Telacebec is an emerging antibiotic. It’s part of a new class of antibiotics that disrupt the electron transport chain, which could be used to treat drug-resistant tuberculosis. Telacebec also has the potential to treat diseases closely related to tuberculosis, such as leprosy and Buruli ulcer. The Buruli ulcer pathogen, Mycobacterium ulcerans, is especially sensitive to telacebec.
Buruli ulcer is a neglected tropical disease that causes open wounds on the arms and legs. The standard of care is an eight-week-long course of antibiotics, which is difficult to give in resource-poor settings. Recently, a research team wanted to see if telacebec could be used as a shorter treatment.
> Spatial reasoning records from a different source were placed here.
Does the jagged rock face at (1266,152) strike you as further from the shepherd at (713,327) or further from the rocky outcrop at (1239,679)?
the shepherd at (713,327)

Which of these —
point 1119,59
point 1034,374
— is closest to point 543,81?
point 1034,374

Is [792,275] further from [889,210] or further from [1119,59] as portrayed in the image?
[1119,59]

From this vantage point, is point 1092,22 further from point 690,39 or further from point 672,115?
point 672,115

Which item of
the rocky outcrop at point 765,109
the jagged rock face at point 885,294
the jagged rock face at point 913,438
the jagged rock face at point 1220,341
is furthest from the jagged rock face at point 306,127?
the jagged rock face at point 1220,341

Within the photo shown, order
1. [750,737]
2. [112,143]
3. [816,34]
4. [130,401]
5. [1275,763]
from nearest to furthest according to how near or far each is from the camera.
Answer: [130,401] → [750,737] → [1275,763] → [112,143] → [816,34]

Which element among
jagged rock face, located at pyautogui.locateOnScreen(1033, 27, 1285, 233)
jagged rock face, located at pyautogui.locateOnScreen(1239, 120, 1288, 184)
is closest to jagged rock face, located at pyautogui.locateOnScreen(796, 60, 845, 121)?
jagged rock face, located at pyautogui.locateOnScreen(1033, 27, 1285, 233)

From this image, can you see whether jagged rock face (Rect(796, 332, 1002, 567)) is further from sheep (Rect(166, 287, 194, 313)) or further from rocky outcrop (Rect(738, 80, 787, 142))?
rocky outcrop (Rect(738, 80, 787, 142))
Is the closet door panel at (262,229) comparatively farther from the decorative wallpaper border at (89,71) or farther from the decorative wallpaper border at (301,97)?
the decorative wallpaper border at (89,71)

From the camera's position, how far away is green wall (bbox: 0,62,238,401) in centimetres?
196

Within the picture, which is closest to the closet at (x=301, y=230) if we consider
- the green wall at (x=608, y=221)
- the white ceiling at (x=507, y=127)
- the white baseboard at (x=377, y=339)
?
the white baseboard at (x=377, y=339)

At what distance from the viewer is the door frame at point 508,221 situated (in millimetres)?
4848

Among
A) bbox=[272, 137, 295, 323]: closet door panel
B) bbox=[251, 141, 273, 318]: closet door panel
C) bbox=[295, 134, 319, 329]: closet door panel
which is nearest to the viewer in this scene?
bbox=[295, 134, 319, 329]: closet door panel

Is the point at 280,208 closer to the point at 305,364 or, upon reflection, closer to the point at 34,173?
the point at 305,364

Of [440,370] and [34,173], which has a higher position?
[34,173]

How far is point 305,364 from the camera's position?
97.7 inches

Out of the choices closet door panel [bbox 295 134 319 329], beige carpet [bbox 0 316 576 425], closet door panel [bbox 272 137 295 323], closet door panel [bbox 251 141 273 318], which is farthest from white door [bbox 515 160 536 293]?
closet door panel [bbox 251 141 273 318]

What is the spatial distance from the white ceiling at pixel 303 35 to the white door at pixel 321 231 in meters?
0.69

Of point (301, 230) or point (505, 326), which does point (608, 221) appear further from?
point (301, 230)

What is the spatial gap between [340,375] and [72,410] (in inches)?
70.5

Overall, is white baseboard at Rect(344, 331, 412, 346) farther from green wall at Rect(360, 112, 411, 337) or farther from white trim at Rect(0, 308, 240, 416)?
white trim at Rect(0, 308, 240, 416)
They infected mouse footpads with Mycobacterium ulcerans, then gave the mice a range of doses of telacebec. These treatments were more effective than standard antibiotics, and cleared infection after five days of treatment, or even in some cases after a single dose.
Mouse footpads continued to improve even after the treatment was stopped. We know that Mycobacterium ulcerans knocks down the immune system in infected limbs. Telacebec treatment might restore the immune system, which then clears the infection. To test this hypothesis, the researchers repeated their experiment in immunocompromised mice. These mice didn’t respond to treatment as well as normal mice.
A Word of Caution
Telacebec shows great promise for improving the treatment of Buruli ulcer, but short course, monotherapy treatments such as this one risk causing antibiotic resistance. Furthermore, doctors should use extra care with immunocompromised patients, such as people with HIV. For these people it might be safer to use a longer course of treatment or to use telacebec as part of an antibiotic cocktail.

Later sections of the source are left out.